-------- Document

The CrowdStrike Microsoft story is all over the news, so I won’t waste time with a restatement of facts.
People all over the world were at best inconvenienced, and at worst suffered true hardships as computer systems were knocked out all over the world, halting entire processes. The very security we look to for protection, ironically, was the source of this failure (by accident of course), exposing a truly stunning level of concentration in our system dependence.
It’s hard to look at events like this for positives, and yet as leaders we must see this as the wakeup call it is: presenting the need for far greater digital resilience.
No single point of failure should be able to paralyze nearly 10 million systems globally—to this end we must have greater diversity in the systems at use, more redundancies and fallback capacities, and better crisis preparedness.
Security, to be fair, is a balancing act in most every way, weighing constant threats and an urgent need for speed against the time required for proper testing, diligence, and documentation.
To my mind, the flaw most exposed by the CrowdStrike incident is how such an error could slip through all checks and propagate throughout the word’s systems unseen, until it was too late.
Today I want to consider automation in software testing in this light: focusing on its capacity to improve our resilience. Current advances make this not only possible, I believe, but essential.
Automation Innovations in Software Testing
Testing automation has long been a fundamental part of software development.
So it should be no surprise that AI and ML adoption has also been swift by most measures, with some 3/4 of surveyed companies at least experimenting with AI automation in testing, according to numerous sources. (Examples include: LambdaTest reporting 78%, Test Guild 76%.)

----------------

### Work instructions
• a. Decide whether each statement agrees with the article on the CrowdStrike outage, answering yes or no and quoting the words that decide it: (i) the article calls the security failure accidental; (ii) the article puts LambdaTest's figure at 76%; (iii) the article names a greater diversity of systems as one way to guard against a single point of failure.
• b. Summarize the article on the CrowdStrike outage in two sentences.
• c. Carry on the article on the CrowdStrike outage from its final sentence.
The material that comes next is separate from the article on the CrowdStrike outage.

-------- Given data

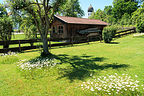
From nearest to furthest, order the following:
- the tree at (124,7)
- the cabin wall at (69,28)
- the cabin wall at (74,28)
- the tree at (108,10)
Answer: the cabin wall at (69,28)
the cabin wall at (74,28)
the tree at (124,7)
the tree at (108,10)

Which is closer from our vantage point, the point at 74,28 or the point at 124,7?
the point at 74,28

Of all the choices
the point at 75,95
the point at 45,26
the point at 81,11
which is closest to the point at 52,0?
the point at 45,26

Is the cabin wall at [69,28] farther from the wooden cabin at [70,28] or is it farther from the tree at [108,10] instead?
the tree at [108,10]

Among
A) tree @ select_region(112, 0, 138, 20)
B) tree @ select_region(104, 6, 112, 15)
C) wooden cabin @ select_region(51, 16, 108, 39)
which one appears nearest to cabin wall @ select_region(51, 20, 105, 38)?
wooden cabin @ select_region(51, 16, 108, 39)

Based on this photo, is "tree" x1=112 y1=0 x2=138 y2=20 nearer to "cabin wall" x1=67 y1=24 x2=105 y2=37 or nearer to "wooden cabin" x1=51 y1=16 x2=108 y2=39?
"wooden cabin" x1=51 y1=16 x2=108 y2=39

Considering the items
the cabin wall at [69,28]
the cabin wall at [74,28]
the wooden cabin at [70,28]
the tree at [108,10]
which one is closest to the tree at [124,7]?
the tree at [108,10]

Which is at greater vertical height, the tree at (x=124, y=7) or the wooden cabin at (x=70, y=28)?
the tree at (x=124, y=7)

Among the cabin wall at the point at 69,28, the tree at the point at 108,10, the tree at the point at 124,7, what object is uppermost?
the tree at the point at 108,10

----------------

### Answers in order
• a.
(i) Yes: "(by accident of course)"
(ii) No: "LambdaTest reporting 78%, Test Guild 76%"
(iii) Yes: "to this end we must have greater diversity in the systems at use"

• b. The writer treats the CrowdStrike Microsoft incident as a wakeup call for far greater digital resilience, calling for more diverse systems, redundancies, fallback capacities and better crisis preparedness, and names as its most exposed flaw that an error could slip through all checks unseen. The writer then turns to automation in software testing as a way to improve that resilience, noting that about three quarters of surveyed companies are at least experimenting with AI automation in testing.

• c.
Given the natural fit, this number is certain to rise.
But less at issue is how many are using AI in some capacity, and more how they are using it. And if it is helping to increase coverage and efficiency.
Generative AI solutions are not yet reliable enough to replace humans as gatekeepers for quality, and must be implemented wisely, but they can already do numerous things which can help to this end, including taking on testing-adjacent tasks like:
- Automatic test case generation
- Smarter test data that’s more realistic (a classic bottleneck)
- Failure prediction, using historical models
- Prioritizing testing areas by risk, history, and activity
- Optimizing the testing workflow
- Analyzing root causes and patterns
This kind of AI-powered QA testing assistance is possible right now.
Gartner predicts that by 2025, AI innovations in testing will reduce the time required by as much as 70%, and this must mean both increased coverage in what gets tested (with more continuous testing, and earlier in-cycle), as well as a shift in the nature of the QA role overall.
As AI testing continues to improve, it will move increasingly earlier in the process, with a capacity to run tirelessly, around the clock, and in parallel, bolstering the DevOps goal of true CI/CD.
Looking into the future of QA testing with AI, it’s easy to see today’s testers able to focus more on strategy, becoming more involved throughout development, and as a result improving the ultimate testing quality as well as efficiency.
Automated solutions should be addressing bottlenecks in human testing, and providing additional levels of verification, but they cannot replace human testers. In fact, human oversight in this area will persist for some time, as the stakes, evidenced in the CrowdStrike event, are simply too high.
I’ve written about AIOps, which can translate your operations data into actionable insights with improved detection and response, and these advances can also provide greater AI-driven resilience in your testing, with more clarity on your entire workflow.
What Happened to Our Digital Resilience?
The ability to stand up to, and bounce back from, adverse events, be it fluctuations in traffic, cyber attacks, or hardware and software failures, is absolutely critical in 2024.
We only continue to see increases in cybercrime alongside a growing dependence on our systems, making failures ever more dangerous.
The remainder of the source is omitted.